— A washing machine that flips all my kids’ inside-out clothes the right way

— Kitchen cabinet doors that quietly swing shut on their own after sensing that they’ve been left open for more than a minute

— A Facebook algorithm that can detect whether I’ve already seen That One Article Everyone Keeps Sharing and spares me from the follow-up backlash thinkpiece titled “A Keyword-Heavy Rebuttal from Someone Angling for the Gold in the More Woke Than You Olympics ”

— A workout video in which the instructor complains and swears the entire time

— Drone-powered giant foam index fingers that fly in and press firmly against the lips of any clerk who doesn’t take “no thanks” for an answer when it comes to those fucking loyalty cards

— An avocado ripeness notification app

Total Recall-style nail polish

— A toilet seat that delivers a long-distance harmless but decidedly uncomfortable electric shock when it receives excessive amounts of moisture

— Sharpies with child-proof locks on the caps

— Bags of cherries that come with a pop-up warning after you’ve eaten more than a handful: Are you sure you wish to continue? Y/N

Last year I fell during an obstacle race and I ended up with a fractured tibia. For a while afterwards I hobbled around in a complicated brace that protected the injured part of my leg and I longed for something similar that I could velcro-strap on my insides, which were, frankly, falling apart. A cracked bone was nothing, just the cherry on the giant emotional shit sundae of early 2016. My life was crumbling and I could not keep it to myself: I had to talk about the pain or the pain would eat me alive.

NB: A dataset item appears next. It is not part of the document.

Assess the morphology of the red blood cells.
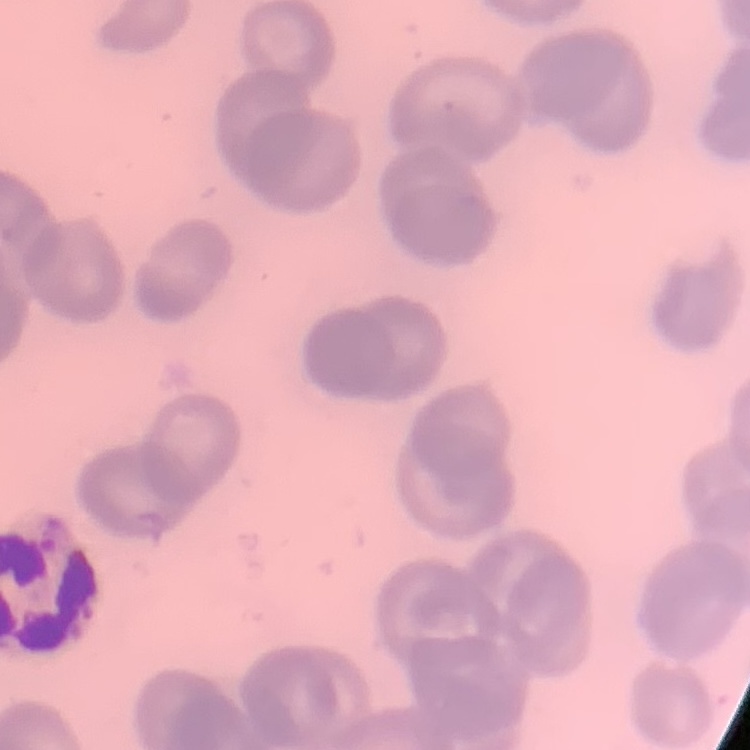

They show no rouleaux formation.

Field's or Giemsa stain. Square crop of a larger photomicrograph. Thin blood film.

So I wrote about what I was going through. I wrote publicly. I told my truth as best I could but the story was messy and revealing and I regret sharing it the way I did.

I can tell you from experience there are lots of reactions you’ll get if you decide to expose your yeesh-laden personal train wreck to the world. There will be kindness, support, and empathy. There will be people who tell you they don’t approve of the way you’re behaving. There will be people who tell you they don’t know what to say but you’re worrying them. There will be silent staring bystanders and you’ll probably never know what they were thinking. There will be people who sever ties. There will be carrion birds.

My life looks nothing like it did, for which I am deeply grateful. But sometimes things don’t heal perfectly. My knee isn’t like it was. My heart isn’t like it was. If I had social anxiety before, I have something different now, something that grips me like a vise. Just like that internal brace I once wished for.

I don’t reach out to people now. I did not try and repair those lost relationships, except for the one that was most important. On the rare occasion someone tries to connect with me, I shut them out. Aside from long-distance emails and calls, I don’t have friends. My family lives 339.4 miles away from me.

There are two stories I tell myself about this. One: I’m doing okay. I love my kids and my husband and I am an introvert who genuinely enjoys alone time. I have a new volunteer position that will involve plenty of human interaction and I have lots of things that keep me busy.

Two: I’m lonely. I’m lonely, I’m lonely, I’m lonely.